Quant aux araignées venimeuses, dirigées par Jet Ki Pu, elles ont un accent asiatique très prononcé et sont aussi drôles qu'inoffensives. Plus de 150 artisans du cinéma, en Europe et en Chine, ont été impliqués dans ce projet à triple vocation, poétique, philosophique et même un peu politique, autour d'une ferme basque résistant à la mondialisation.

"Nous avons travaillé ensemble et à distance, assumant chacun son tour les rôles de brebis noire et de chien de berger", résume François Cohen-Séat, dont c'est le premier film d'animation. "Nous nous sommes entendus et avons reconnu nos différences, tandis que Francis (Nielsen) gardait le cap sur l'objectif global", ajoute-t-il.

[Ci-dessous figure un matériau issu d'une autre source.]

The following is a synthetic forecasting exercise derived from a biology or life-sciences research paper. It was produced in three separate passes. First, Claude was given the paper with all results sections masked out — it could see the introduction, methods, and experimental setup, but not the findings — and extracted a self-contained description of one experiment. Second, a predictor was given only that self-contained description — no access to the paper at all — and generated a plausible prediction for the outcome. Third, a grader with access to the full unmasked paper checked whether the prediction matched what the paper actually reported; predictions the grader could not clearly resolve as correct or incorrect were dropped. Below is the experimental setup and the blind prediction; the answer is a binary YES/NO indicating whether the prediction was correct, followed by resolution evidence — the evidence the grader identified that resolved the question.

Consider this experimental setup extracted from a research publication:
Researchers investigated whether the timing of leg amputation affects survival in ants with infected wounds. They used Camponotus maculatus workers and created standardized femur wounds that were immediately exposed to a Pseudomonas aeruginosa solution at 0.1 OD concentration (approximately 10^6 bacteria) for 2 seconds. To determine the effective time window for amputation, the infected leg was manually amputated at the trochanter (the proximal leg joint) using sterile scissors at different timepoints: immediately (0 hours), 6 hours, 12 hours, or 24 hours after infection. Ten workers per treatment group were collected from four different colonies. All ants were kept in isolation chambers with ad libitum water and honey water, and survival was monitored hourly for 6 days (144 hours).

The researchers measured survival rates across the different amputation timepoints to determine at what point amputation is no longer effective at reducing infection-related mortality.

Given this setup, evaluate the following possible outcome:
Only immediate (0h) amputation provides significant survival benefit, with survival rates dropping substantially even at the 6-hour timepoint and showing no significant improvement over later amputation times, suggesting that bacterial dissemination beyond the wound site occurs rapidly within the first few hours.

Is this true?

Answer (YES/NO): NO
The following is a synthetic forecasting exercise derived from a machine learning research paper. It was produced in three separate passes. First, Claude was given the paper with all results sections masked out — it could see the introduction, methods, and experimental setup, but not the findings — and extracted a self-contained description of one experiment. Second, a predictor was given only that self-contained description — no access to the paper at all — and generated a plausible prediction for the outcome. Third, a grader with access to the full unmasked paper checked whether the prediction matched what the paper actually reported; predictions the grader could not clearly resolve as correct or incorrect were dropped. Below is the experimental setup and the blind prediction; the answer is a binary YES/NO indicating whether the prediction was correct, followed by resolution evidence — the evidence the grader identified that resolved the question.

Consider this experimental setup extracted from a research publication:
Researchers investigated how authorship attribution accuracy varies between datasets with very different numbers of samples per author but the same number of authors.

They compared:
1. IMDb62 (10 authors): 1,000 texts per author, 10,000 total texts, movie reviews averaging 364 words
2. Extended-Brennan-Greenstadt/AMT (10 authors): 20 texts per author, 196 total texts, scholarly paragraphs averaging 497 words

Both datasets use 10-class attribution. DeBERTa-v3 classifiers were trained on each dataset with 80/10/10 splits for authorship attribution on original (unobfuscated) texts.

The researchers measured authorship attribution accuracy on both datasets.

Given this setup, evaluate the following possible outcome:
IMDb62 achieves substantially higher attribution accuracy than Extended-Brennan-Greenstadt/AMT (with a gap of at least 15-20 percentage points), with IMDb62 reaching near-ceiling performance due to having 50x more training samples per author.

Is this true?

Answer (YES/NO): YES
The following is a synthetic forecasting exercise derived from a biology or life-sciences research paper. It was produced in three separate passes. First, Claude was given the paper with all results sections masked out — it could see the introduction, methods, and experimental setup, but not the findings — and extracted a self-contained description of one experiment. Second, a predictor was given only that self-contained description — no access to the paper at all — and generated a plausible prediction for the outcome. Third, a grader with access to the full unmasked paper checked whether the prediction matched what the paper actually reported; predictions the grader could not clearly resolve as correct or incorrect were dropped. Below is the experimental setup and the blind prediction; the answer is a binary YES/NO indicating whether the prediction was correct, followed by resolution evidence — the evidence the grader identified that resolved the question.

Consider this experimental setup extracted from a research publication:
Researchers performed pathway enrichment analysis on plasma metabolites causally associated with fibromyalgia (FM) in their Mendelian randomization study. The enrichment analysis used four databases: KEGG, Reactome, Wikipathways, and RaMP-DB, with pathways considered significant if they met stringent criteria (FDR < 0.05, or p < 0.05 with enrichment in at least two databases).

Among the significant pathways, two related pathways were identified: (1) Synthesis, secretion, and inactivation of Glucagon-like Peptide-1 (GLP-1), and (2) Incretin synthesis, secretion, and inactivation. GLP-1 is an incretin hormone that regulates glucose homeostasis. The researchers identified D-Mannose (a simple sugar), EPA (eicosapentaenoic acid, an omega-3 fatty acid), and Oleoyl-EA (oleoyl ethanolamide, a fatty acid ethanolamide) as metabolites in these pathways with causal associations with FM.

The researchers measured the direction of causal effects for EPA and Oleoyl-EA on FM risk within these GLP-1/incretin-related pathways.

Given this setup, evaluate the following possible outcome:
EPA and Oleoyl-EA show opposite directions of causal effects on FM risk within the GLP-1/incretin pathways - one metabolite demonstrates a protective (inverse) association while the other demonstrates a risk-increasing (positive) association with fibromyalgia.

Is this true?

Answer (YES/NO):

Accompagné d'un dossier pédagogique très complet, autour de cartes de jeu en couleurs et de thèmes porteurs (le respect de la différence, le dépassement de soi, la recherche de la liberté), "Blackie et Kanuto" doit sortir mercredi en France.

Après avoir bien démarré en Espagne, "Blackie et Kanuto" sera aussi projeté la semaine prochaine à Biarritz (sud-ouest de la France), dans sa version basque, en attendant l'Italie, la Belgique, puis une réponse de la censure chinoise pour viser un public encore plus large.

L'objectif du producteur, c'est "200.000 entrées", malgré la concurrence de "Croods", la super-production de Dreamworks, grâce à ce "joli moment de cinéma" qu'il espère bien faire durer "jusqu'à Noël", dans les écoles de France et de Navarre.